▶ **WRITTEN EXERCISE**:
Quote each of the records below word for word, leaving out the pictures.

>>

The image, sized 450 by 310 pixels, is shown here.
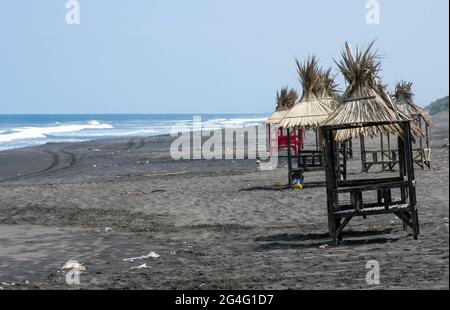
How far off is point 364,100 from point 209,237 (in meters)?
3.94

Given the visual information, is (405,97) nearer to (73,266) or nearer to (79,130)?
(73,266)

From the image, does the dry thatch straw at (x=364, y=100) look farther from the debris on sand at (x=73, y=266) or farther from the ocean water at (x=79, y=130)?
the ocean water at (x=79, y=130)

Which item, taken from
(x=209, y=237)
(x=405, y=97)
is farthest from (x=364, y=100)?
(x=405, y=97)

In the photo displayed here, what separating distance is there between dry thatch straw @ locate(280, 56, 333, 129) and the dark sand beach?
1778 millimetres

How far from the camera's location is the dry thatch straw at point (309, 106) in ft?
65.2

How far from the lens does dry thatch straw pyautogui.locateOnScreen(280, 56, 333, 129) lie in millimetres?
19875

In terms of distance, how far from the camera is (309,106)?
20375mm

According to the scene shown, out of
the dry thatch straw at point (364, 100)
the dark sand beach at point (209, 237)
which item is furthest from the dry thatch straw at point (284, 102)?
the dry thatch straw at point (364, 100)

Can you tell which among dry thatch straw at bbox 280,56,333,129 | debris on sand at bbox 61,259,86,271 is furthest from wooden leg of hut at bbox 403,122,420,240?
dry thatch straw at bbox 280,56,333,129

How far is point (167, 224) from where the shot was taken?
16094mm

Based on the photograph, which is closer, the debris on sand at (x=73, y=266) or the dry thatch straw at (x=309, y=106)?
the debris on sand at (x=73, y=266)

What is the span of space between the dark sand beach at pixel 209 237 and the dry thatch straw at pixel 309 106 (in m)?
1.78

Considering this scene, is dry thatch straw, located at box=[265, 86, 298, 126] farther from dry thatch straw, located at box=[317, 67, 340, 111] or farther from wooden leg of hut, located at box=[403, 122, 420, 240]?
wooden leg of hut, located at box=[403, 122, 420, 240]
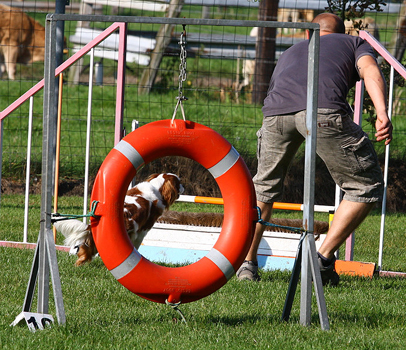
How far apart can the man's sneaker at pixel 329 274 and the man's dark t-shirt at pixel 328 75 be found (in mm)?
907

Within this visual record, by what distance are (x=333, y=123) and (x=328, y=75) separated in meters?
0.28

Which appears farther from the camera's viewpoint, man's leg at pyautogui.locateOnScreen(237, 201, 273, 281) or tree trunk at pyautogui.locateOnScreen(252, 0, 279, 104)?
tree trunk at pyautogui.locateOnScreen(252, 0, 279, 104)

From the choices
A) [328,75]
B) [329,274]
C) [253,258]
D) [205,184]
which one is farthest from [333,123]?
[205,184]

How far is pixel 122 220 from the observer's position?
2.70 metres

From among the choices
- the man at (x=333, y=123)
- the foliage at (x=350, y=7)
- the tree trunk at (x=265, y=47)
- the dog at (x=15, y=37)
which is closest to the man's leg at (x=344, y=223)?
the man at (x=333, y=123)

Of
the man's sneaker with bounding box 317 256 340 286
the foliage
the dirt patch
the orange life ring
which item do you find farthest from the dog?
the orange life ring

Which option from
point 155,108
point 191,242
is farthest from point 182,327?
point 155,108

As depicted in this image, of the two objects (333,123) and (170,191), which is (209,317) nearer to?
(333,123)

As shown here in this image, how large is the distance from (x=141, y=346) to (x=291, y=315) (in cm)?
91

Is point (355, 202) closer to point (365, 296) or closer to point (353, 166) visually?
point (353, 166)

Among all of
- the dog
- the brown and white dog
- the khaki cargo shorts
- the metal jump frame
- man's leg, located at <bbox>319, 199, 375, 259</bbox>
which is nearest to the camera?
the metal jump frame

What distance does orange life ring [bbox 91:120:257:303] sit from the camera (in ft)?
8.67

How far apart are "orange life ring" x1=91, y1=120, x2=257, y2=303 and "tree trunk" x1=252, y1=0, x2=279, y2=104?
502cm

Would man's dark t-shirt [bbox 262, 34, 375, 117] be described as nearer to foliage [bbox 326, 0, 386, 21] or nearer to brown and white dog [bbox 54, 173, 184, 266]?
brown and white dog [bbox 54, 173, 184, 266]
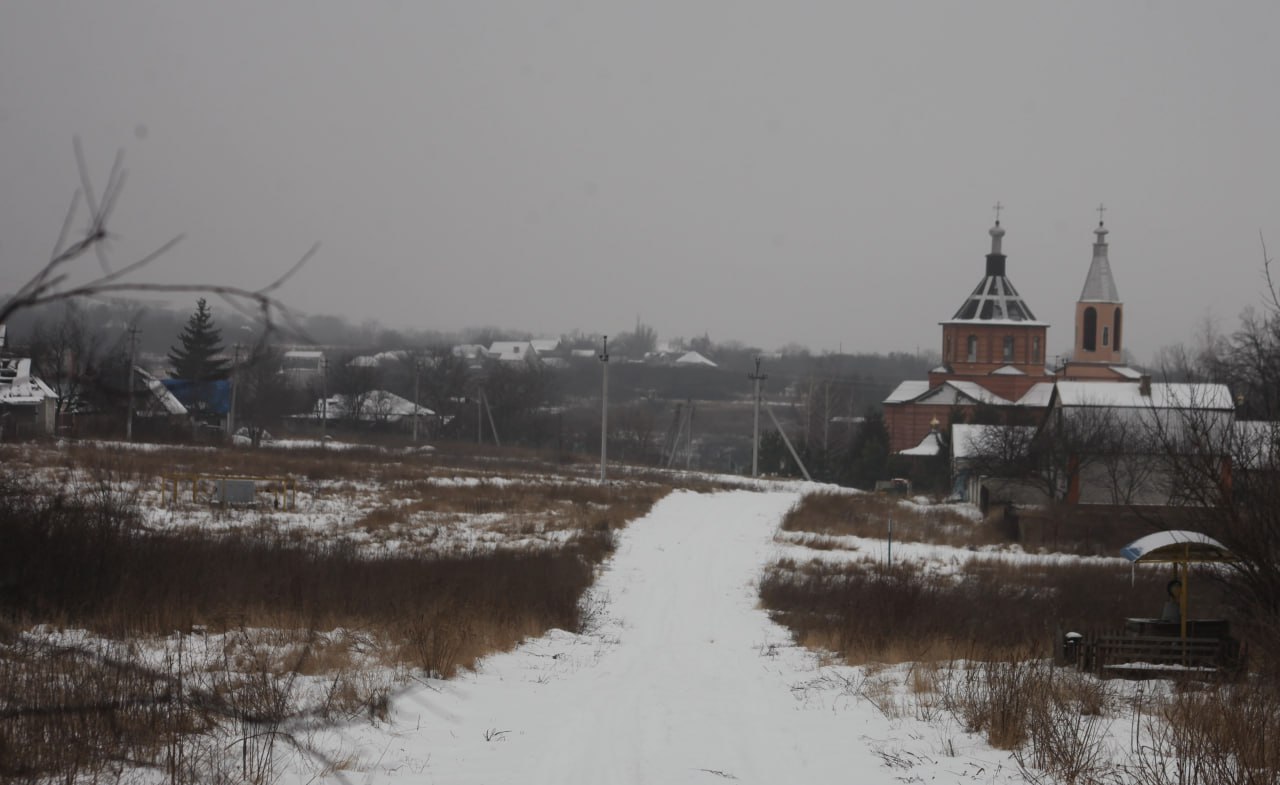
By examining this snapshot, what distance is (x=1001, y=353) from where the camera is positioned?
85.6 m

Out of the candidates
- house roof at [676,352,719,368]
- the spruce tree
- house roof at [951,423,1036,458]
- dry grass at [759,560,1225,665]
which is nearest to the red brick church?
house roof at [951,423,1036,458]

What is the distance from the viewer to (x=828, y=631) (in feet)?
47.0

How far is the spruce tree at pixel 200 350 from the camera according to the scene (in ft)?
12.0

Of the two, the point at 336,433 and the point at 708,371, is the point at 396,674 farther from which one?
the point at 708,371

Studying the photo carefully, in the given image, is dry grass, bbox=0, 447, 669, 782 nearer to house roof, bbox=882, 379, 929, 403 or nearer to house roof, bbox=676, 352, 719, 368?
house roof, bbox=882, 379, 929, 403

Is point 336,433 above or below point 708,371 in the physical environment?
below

<<

▶ **REPLY TO THE TASK**:
The image, sized 450 by 310 pixels, is shown here.
How far off is point 364,100 from point 209,237 (in meters)?
3.94

Given the visual information, is (405,97) nearer to (73,266) or nearer to (79,130)?
(73,266)

From the image, does the dry thatch straw at (x=364, y=100) look farther from the debris on sand at (x=73, y=266) or farther from the ocean water at (x=79, y=130)?
the ocean water at (x=79, y=130)

Which item, taken from
(x=209, y=237)
(x=405, y=97)
is farthest from (x=364, y=100)?
(x=405, y=97)

In the photo displayed here, what separating distance is there between dry thatch straw @ locate(280, 56, 333, 129) and the dark sand beach?
1778 millimetres

How far from the camera's location is the dry thatch straw at point (309, 106) in ft?
65.2

How far from the lens does dry thatch straw pyautogui.locateOnScreen(280, 56, 333, 129) lie in millimetres?
19875

In terms of distance, how far from the camera is (309,106)?
20375mm

According to the scene shown, out of
the dry thatch straw at point (364, 100)
the dark sand beach at point (209, 237)
which item is furthest from the dry thatch straw at point (284, 102)?
the dry thatch straw at point (364, 100)

Can you tell which among dry thatch straw at bbox 280,56,333,129 | debris on sand at bbox 61,259,86,271 is furthest from wooden leg of hut at bbox 403,122,420,240?
dry thatch straw at bbox 280,56,333,129

How far is point (167, 224) from where the shot was taken?
16094mm

Based on the photograph, which is closer, the debris on sand at (x=73, y=266) or the dry thatch straw at (x=309, y=106)?
the debris on sand at (x=73, y=266)

What is the span of space between the dark sand beach at pixel 209 237 and the dry thatch straw at pixel 309 106 (in m)?
1.78

Considering this scene, is dry thatch straw, located at box=[265, 86, 298, 126] farther from dry thatch straw, located at box=[317, 67, 340, 111] or farther from wooden leg of hut, located at box=[403, 122, 420, 240]?
wooden leg of hut, located at box=[403, 122, 420, 240]
How far apart can the man's sneaker at pixel 329 274 and the man's dark t-shirt at pixel 328 75 be found (in mm)?
907

Within this visual record, by what distance are (x=333, y=123) and (x=328, y=75) separated in meters?
0.28

Which appears farther from the camera's viewpoint, man's leg at pyautogui.locateOnScreen(237, 201, 273, 281) or tree trunk at pyautogui.locateOnScreen(252, 0, 279, 104)?
tree trunk at pyautogui.locateOnScreen(252, 0, 279, 104)

From the choices
A) [328,75]
B) [329,274]
C) [253,258]
D) [205,184]
which one is farthest from [333,123]?
[205,184]

How far is pixel 122 220 from the observer's position?
2.70 metres

From among the choices
- the man at (x=333, y=123)
- the foliage at (x=350, y=7)
- the tree trunk at (x=265, y=47)
- the dog at (x=15, y=37)
which is closest to the man's leg at (x=344, y=223)?
the man at (x=333, y=123)

Of
the man's sneaker with bounding box 317 256 340 286
the foliage
the dirt patch
the orange life ring
which item do you find farthest from the dog?
the orange life ring

Which option from
point 155,108
point 191,242
is farthest from point 182,327?
point 155,108

As depicted in this image, of the two objects (333,123) and (170,191), which is (209,317) nearer to?
(333,123)

As shown here in this image, how large is the distance from (x=141, y=346) to (x=291, y=315) (in cm)?
91

Is point (355, 202) closer to point (365, 296) or closer to point (353, 166) visually?
point (353, 166)

Among all of
- the dog
- the brown and white dog
- the khaki cargo shorts
- the metal jump frame
- man's leg, located at <bbox>319, 199, 375, 259</bbox>
which is nearest to the camera?
the metal jump frame

What distance does orange life ring [bbox 91:120:257:303] sit from the camera (in ft)?
8.67

How far apart are "orange life ring" x1=91, y1=120, x2=257, y2=303 and "tree trunk" x1=252, y1=0, x2=279, y2=104?
502cm

Would man's dark t-shirt [bbox 262, 34, 375, 117] be described as nearer to foliage [bbox 326, 0, 386, 21] or nearer to brown and white dog [bbox 54, 173, 184, 266]?
brown and white dog [bbox 54, 173, 184, 266]
By examining this snapshot, what distance is (x=1001, y=353) from where the camera is positioned?
85.6 m

Out of the candidates
- house roof at [676,352,719,368]
- the spruce tree
- house roof at [951,423,1036,458]
- dry grass at [759,560,1225,665]
which is nearest to the red brick church?
house roof at [951,423,1036,458]

What is the distance from the viewer to (x=828, y=631) (in feet)?
47.0

How far is the spruce tree at pixel 200 350 from the camera according to the scene (in ft)?
12.0

Of the two, the point at 336,433 and the point at 708,371, is the point at 396,674 farther from which one?
the point at 708,371

Studying the photo carefully, in the given image, is dry grass, bbox=0, 447, 669, 782 nearer to house roof, bbox=882, 379, 929, 403 or nearer to house roof, bbox=676, 352, 719, 368?
house roof, bbox=882, 379, 929, 403

Is point 336,433 above or below point 708,371 in the physical environment?
below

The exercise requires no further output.